## Task goal
Copy everything from the start of the material down to the line containing "What is the difference between FACTURAÇAO/18", changing "vertical axis" to "y axis" and keeping everything else the same.

--- Data excerpts ---

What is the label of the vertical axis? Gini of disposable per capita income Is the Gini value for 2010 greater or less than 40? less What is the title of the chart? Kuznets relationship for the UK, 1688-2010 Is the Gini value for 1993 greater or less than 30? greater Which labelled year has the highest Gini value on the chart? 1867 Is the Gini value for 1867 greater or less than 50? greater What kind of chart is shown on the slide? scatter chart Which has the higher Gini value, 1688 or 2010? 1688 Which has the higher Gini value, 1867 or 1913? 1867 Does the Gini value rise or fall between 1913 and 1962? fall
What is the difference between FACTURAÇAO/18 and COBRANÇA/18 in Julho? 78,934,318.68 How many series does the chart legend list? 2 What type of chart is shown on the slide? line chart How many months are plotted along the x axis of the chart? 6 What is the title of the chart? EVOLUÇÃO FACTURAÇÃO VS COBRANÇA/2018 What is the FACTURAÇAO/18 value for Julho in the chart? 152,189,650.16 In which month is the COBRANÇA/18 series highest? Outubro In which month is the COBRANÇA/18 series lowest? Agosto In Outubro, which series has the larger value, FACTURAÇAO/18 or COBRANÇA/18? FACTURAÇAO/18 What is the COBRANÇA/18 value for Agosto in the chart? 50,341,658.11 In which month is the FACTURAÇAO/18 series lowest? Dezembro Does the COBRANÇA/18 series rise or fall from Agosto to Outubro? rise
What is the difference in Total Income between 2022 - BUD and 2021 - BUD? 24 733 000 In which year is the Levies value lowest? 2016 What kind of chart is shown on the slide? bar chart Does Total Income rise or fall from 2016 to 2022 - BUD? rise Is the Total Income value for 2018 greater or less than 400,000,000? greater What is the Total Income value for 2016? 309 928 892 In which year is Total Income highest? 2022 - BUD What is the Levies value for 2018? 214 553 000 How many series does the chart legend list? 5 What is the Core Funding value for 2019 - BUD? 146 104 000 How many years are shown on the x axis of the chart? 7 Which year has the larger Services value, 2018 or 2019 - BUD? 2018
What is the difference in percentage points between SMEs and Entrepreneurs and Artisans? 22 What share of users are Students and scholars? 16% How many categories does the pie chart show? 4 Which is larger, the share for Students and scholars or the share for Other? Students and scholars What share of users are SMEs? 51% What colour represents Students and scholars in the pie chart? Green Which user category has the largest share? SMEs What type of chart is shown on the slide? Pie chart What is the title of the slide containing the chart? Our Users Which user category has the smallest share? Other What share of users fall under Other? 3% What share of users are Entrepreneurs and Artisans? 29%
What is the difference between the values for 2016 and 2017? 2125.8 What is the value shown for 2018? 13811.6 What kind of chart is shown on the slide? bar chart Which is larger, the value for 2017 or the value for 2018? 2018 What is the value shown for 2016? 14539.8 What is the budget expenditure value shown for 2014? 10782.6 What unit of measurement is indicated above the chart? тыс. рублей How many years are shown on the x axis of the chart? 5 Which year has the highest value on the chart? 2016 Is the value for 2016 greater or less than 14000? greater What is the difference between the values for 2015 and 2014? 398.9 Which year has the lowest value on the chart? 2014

---

## Output of the exercise
What is the label of the y axis? Gini of disposable per capita income Is the Gini value for 2010 greater or less than 40? less What is the title of the chart? Kuznets relationship for the UK, 1688-2010 Is the Gini value for 1993 greater or less than 30? greater Which labelled year has the highest Gini value on the chart? 1867 Is the Gini value for 1867 greater or less than 50? greater What kind of chart is shown on the slide? scatter chart Which has the higher Gini value, 1688 or 2010? 1688 Which has the higher Gini value, 1867 or 1913? 1867 Does the Gini value rise or fall between 1913 and 1962? fall
What is the difference between FACTURAÇAO/18 and COBRANÇA/18 in Julho? 78,934,318.68 How many series does the chart legend list? 2 What type of chart is shown on the slide? line chart How many months are plotted along the x axis of the chart? 6 What is the title of the chart? EVOLUÇÃO FACTURAÇÃO VS COBRANÇA/2018 What is the FACTURAÇAO/18 value for Julho in the chart? 152,189,650.16 In which month is the COBRANÇA/18 series highest? Outubro In which month is the COBRANÇA/18 series lowest? Agosto In Outubro, which series has the larger value, FACTURAÇAO/18 or COBRANÇA/18? FACTURAÇAO/18 What is the COBRANÇA/18 value for Agosto in the chart? 50,341,658.11 In which month is the FACTURAÇAO/18 series lowest? Dezembro Does the COBRANÇA/18 series rise or fall from Agosto to Outubro? rise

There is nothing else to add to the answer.